(Excerpts from a spatial dataset)

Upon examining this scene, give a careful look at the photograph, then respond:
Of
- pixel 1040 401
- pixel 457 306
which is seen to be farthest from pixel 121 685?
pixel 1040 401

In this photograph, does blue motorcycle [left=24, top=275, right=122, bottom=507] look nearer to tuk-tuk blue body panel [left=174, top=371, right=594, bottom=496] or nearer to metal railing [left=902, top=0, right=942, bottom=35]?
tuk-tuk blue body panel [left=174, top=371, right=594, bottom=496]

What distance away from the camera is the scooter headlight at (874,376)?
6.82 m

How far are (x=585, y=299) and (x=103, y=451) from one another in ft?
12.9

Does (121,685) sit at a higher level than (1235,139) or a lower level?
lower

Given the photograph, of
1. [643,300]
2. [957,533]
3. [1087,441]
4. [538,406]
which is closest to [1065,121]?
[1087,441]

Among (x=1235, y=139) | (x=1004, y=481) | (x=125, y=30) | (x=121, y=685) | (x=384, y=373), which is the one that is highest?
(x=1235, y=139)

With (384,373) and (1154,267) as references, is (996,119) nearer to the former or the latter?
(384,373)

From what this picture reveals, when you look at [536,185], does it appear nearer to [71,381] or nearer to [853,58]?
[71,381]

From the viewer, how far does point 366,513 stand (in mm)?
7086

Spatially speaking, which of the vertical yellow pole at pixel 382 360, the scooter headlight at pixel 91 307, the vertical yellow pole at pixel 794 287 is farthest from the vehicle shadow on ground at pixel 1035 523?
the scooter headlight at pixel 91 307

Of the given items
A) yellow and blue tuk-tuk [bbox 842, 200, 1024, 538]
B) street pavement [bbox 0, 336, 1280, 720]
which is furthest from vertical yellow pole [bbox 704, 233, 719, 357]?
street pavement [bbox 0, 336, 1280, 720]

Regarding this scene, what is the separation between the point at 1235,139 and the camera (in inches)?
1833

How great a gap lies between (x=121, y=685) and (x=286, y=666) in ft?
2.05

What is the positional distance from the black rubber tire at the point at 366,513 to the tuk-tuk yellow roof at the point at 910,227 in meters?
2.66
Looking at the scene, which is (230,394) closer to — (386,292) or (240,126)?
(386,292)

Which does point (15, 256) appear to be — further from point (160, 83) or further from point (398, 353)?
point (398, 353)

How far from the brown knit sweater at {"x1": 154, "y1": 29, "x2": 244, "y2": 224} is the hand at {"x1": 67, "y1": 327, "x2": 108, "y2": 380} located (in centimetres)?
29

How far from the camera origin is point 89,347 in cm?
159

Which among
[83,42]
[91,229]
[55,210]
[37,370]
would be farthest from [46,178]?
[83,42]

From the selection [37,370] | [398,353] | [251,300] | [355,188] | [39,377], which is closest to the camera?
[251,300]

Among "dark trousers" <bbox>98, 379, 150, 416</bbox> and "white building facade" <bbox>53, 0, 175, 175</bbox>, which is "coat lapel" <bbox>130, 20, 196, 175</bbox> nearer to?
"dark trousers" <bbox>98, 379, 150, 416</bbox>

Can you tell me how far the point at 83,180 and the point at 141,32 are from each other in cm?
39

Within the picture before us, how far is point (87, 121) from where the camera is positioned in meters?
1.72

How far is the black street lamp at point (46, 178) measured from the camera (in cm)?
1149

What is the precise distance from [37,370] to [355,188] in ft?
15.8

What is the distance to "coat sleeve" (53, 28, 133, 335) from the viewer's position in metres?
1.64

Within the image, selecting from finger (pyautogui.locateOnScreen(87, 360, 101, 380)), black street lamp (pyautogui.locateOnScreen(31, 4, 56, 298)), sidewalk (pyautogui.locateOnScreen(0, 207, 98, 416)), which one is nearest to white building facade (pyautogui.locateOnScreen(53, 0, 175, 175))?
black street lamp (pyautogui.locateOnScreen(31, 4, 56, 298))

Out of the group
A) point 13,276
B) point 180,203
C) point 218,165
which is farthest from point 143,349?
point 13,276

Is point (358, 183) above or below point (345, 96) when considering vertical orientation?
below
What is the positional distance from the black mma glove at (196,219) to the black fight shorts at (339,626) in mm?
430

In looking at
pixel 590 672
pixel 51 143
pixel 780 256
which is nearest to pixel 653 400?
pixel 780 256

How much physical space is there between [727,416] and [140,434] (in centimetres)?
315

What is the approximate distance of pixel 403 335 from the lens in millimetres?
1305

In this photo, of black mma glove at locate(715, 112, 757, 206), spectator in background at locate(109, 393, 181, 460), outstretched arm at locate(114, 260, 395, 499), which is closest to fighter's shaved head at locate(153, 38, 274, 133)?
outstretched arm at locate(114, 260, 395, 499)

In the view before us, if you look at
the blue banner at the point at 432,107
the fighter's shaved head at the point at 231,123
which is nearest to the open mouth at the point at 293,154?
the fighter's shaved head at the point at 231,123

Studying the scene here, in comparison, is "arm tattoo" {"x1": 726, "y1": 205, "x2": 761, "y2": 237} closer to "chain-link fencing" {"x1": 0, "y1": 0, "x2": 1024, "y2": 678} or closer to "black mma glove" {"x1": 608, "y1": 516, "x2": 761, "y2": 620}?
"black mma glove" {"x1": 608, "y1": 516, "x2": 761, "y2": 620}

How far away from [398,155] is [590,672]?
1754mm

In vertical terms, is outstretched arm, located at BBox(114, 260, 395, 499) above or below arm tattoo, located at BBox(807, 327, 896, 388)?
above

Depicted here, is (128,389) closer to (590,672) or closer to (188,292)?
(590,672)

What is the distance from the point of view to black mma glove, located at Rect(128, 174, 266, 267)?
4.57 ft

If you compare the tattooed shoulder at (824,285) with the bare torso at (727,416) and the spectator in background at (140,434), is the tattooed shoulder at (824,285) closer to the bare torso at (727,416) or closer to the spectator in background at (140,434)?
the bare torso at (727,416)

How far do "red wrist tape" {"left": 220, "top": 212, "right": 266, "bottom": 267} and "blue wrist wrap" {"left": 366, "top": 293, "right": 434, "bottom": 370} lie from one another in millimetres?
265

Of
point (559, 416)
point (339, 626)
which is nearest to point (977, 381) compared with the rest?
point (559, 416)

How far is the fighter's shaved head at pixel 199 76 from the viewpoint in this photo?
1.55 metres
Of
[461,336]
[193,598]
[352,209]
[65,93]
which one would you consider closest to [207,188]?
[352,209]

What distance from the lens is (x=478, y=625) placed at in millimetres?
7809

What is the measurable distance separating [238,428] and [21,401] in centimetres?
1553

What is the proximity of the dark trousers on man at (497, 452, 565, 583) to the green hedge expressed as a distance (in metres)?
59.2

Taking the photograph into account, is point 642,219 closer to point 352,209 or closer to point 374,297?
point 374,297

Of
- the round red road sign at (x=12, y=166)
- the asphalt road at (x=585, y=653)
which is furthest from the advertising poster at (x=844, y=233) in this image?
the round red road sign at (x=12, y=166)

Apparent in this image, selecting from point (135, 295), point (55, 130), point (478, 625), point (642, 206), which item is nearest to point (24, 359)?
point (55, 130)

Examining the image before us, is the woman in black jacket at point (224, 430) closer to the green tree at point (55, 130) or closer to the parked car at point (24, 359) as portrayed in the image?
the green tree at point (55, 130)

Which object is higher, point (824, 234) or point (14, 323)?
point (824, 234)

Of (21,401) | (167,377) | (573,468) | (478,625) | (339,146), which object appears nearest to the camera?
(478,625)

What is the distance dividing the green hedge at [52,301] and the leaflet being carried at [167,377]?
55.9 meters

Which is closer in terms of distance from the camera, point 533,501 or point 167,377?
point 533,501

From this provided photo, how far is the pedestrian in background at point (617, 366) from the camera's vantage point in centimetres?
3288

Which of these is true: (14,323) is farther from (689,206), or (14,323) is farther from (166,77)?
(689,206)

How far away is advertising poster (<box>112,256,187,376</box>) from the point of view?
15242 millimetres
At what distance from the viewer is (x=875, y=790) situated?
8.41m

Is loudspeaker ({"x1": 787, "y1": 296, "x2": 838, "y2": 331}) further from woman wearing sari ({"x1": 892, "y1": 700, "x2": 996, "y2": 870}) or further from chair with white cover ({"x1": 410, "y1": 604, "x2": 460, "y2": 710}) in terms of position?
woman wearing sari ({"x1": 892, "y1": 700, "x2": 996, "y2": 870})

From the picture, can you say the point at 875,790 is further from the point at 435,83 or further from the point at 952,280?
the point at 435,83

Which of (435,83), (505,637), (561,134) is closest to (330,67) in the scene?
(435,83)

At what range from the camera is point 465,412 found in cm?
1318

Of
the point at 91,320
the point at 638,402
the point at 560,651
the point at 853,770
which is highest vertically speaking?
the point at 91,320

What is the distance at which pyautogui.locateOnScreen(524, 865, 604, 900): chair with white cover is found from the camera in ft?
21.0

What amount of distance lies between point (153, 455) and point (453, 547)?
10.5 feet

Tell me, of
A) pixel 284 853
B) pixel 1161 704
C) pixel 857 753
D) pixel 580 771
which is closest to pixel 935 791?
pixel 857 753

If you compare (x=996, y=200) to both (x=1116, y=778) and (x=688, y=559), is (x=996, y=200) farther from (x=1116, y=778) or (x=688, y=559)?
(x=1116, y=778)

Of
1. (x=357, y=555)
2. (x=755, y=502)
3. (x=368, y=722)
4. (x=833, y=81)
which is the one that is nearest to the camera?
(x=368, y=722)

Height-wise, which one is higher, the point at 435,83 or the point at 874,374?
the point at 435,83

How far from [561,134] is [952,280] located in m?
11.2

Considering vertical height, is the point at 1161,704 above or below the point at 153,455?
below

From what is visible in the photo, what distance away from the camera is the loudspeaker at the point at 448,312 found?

Written problem:
Exactly reproduce the lines beginning with the one that contains "What is the distance at" and ending with the last line of the material, both included. Leave out everything else.

Written solution:
What is the distance at which pyautogui.locateOnScreen(524, 865, 604, 900): chair with white cover is found from the camera in ft?
21.0

What amount of distance lies between point (153, 455) and point (453, 547)?
10.5 feet

Tell me, of
A) pixel 284 853
B) pixel 1161 704
C) pixel 857 753
D) pixel 580 771
which is closest to pixel 935 791?
pixel 857 753

If you compare (x=996, y=200) to both (x=1116, y=778) and (x=688, y=559), is (x=996, y=200) farther from (x=1116, y=778) or (x=688, y=559)?
(x=1116, y=778)

Of
1. (x=357, y=555)
2. (x=755, y=502)
3. (x=368, y=722)
4. (x=833, y=81)
which is the one that is nearest to the camera?
(x=368, y=722)

Height-wise, which one is higher, the point at 435,83 or the point at 874,374?
the point at 435,83

How far from [561,134] is [952,280] located in m?
11.2

Considering vertical height, is the point at 1161,704 above or below the point at 153,455?
below

From what is visible in the photo, what distance away from the camera is the loudspeaker at the point at 448,312 found?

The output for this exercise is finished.